▶ Trecho do documento:
É claro que um modesto editorial não vai se aventurar a fazer um tratado sobre a relação entre Religião e Política. Ou, pior ainda, entre Fé e Política. É muito arriscado. Um terreno muito arenoso e complexo para quem precisa resolver os problemas do mundo em apenas 44 linhas, com entrelinhamento 1,5, justificado, em tamanho 12 da fonte Times New Roman. Mas sobre cinismo e desonestidade é possível arriscar alguma coisa, diante do que foi noticiado no fim da semana que acabou.


A presença de Damares Alves, aquela mesma do “Jesus na Goiabeira”, aquela mesma das absurdas desinformações sensacionalistas sobre abuso sexual e torturas de crianças da Ilha de Marajó, esteve no Acre. O cenário começou a ficar complicado quando, segundo o que foi noticiado pela imprensa, ela afirmou que veio ao Acre como religiosa, não como política.


“Antes de ser senadora, eu sou pastora. Fui convidada como pastora para estar aqui, não por motivos políticos. É claro que, ao longo do dia, participamos de atividades com lideranças e imprensa, o que naturalmente tem um tom político, mas à noite quem fala é a pastora”, equilibrou-se.

▶ Seção de dados:

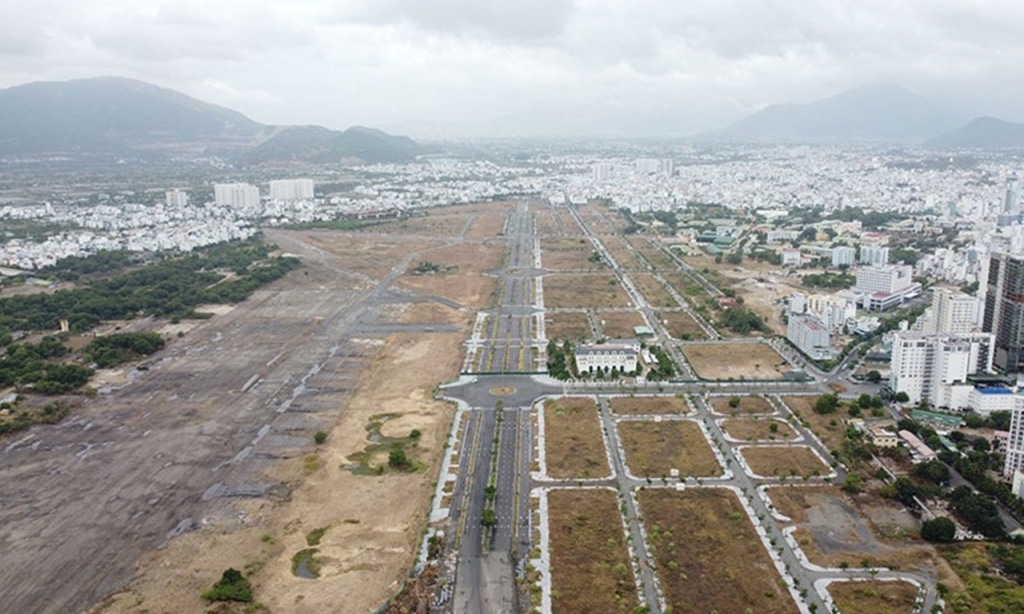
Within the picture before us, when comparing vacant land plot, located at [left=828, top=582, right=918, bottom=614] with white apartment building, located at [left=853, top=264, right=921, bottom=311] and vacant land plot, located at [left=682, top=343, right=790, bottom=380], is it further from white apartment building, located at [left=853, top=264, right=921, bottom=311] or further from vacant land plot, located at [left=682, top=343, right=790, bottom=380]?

▶ O que se espera: Explique, em uma a três frases, por que o editorial afirma que não vai se aventurar a fazer um tratado sobre a relação entre Religião e Política.

▶ Área de resposta: Porque o tema é muito arriscado: trata-se de um terreno arenoso e complexo para quem precisa resolver os problemas do mundo em apenas 44 linhas, com entrelinhamento 1,5, texto justificado e fonte Times New Roman em tamanho 12.